Images courtesy of David Kordansky, Los Angeles. Photos by Lee Thompson.Press Release:
Matthew Brannon has long been recognized not only for his wit and literary sensibility, but also for the precision with which he approaches his chosen mediums. He is perhaps best known for his radical approach to printmaking, which, contrary to traditional usage, frequently involves the elaborate production of unique artworks. The vocabulary and voice developed in the prints–arch and erudite, with a sharply psychoanalytic bent–has provided the center for an expanding world of objects and narratives.
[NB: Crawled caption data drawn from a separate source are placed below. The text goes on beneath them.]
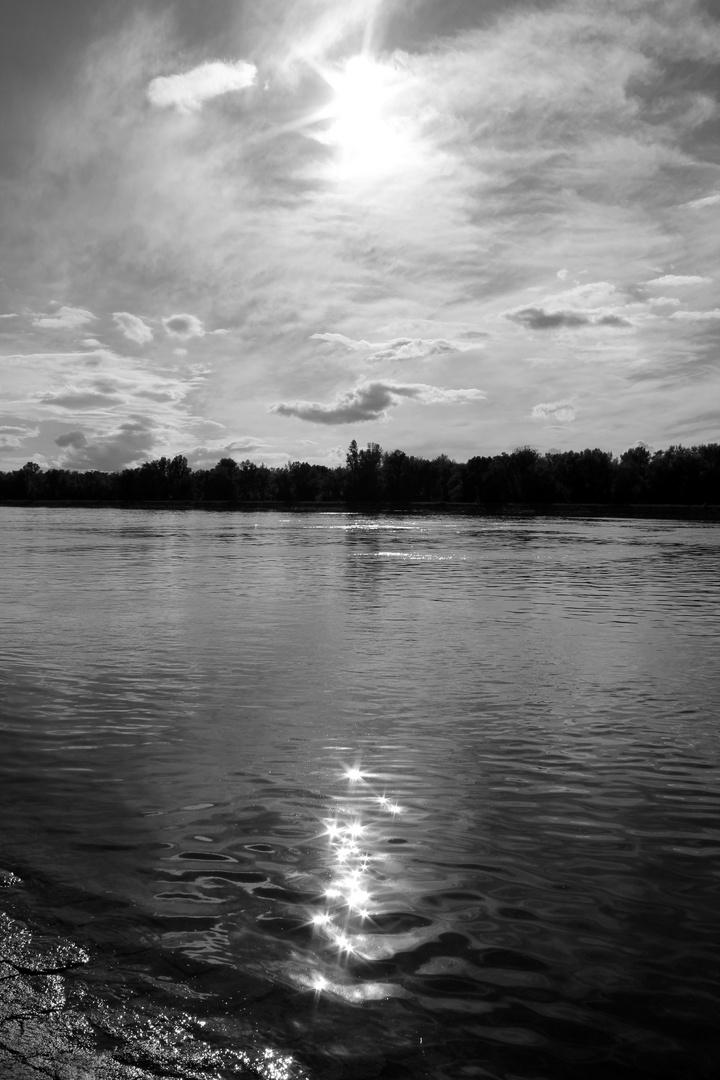 Warum ist es am Rhein so schön...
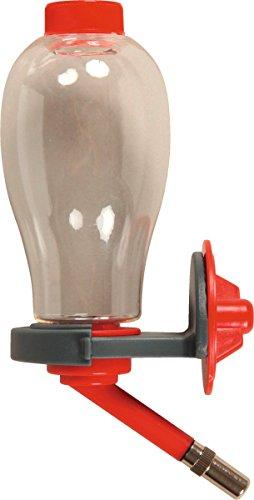 Autre Marque Biberon avec Remplissage Facile Rouge Cerise 250 ML (Remplissage par Le Dessus) multicolore 206375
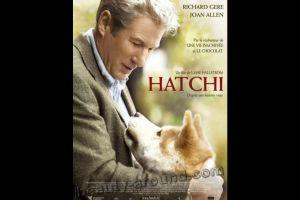 10 Film tentang anjing paling menyentuh sepanjang masa, sudah nonton?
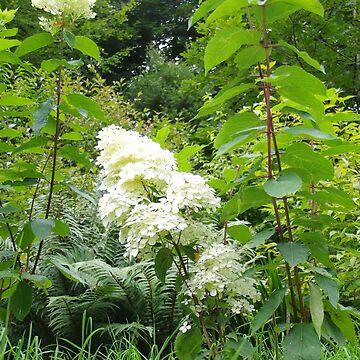 Hydrangea paniculata limelight by lezvee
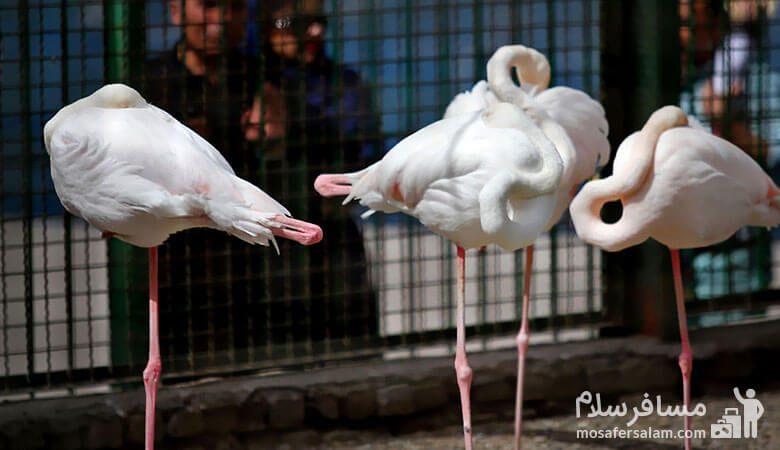 پرندگان باغ وحش وکیل آباد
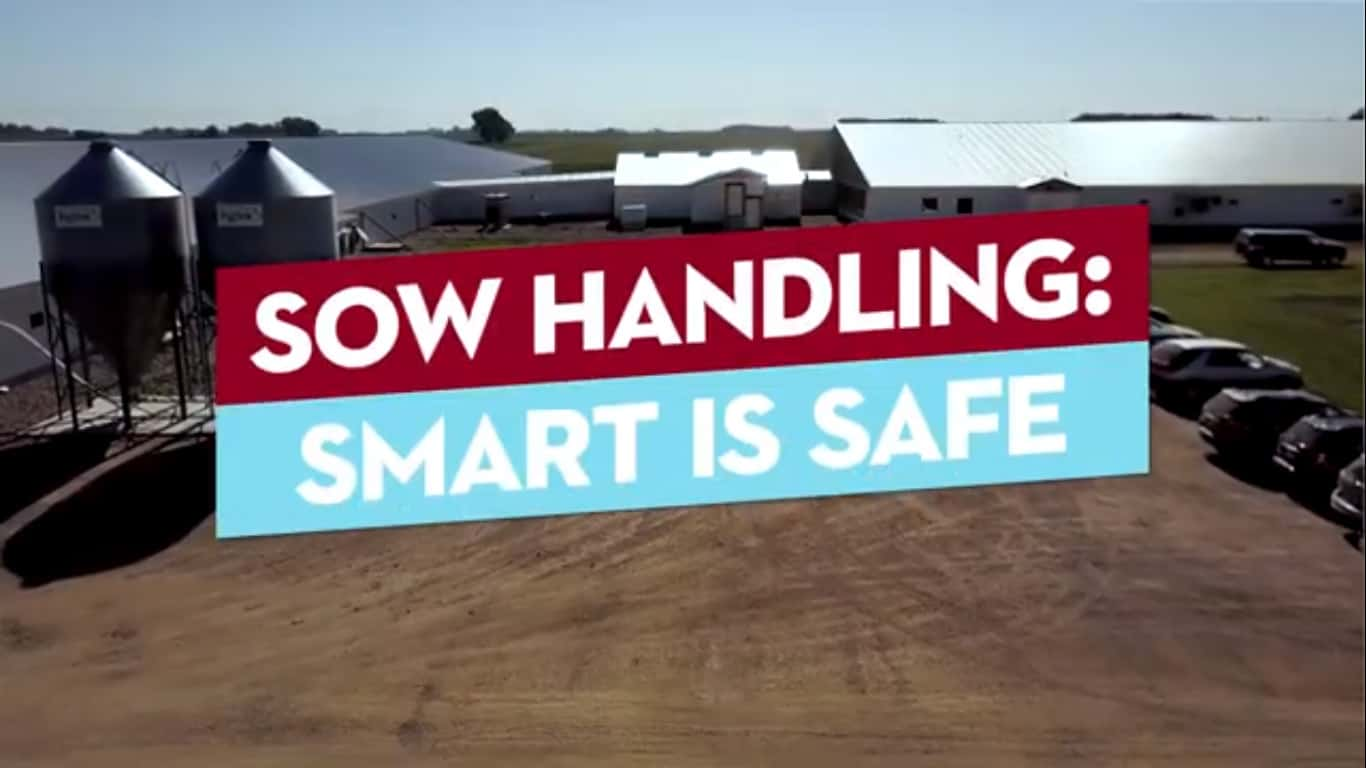 Moving Sows - Be Safe and Smart Image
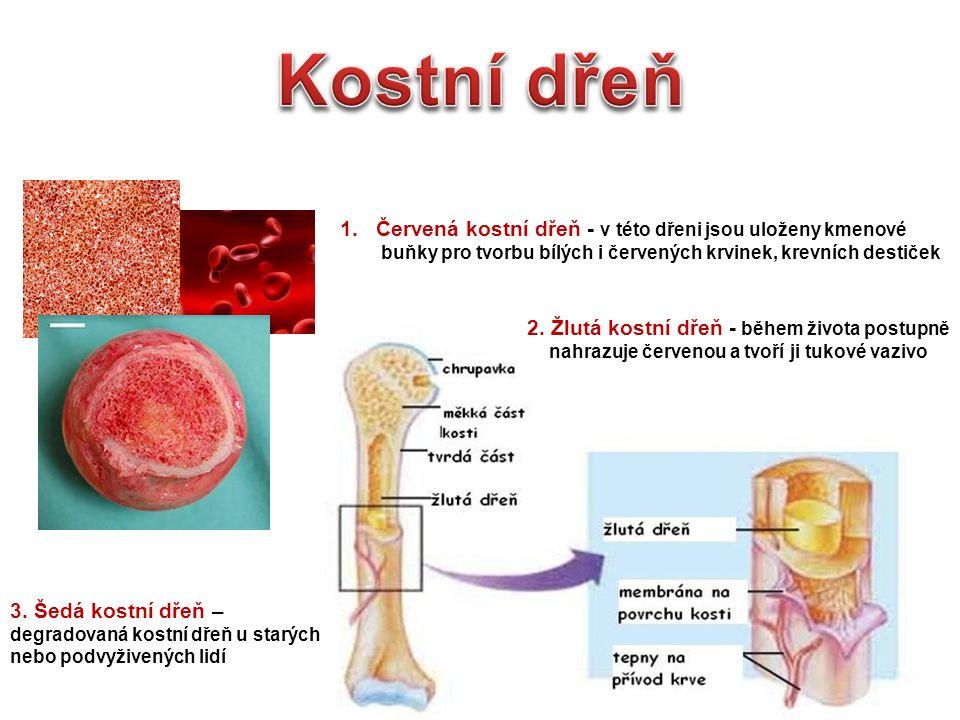 Kostní dřeň Červená kostní dřeň - v této dřeni jsou uloženy kmenové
Since 2015 Brannon has exclusively turned his attention to the Vietnam conflict, conducting exhaustive research for what he projects will be a ten-year engagement with the historical material associated with this generation-defining trauma.
Concerning Vietnam represents Brannon’s most comprehensive display of work from the project to date. It includes several silkscreen prints that depict, from a first-person perspective, sites of command represented by the desks and intimate domestic spaces of the American and, for the first time, Vietnamese power brokers who directed the course of the war. Rendered by the artist in his studio, these are among the largest and most intricate prints he has made; in some cases they span two sheets of paper and require the use of hundreds of screens. Images of everyday things like eyeglasses and cigarette packs appear larger-than-life, creating cinematic inversions of foreground and background in which otherwise unremarkable objects take on a looming (and often sharply comical) significance.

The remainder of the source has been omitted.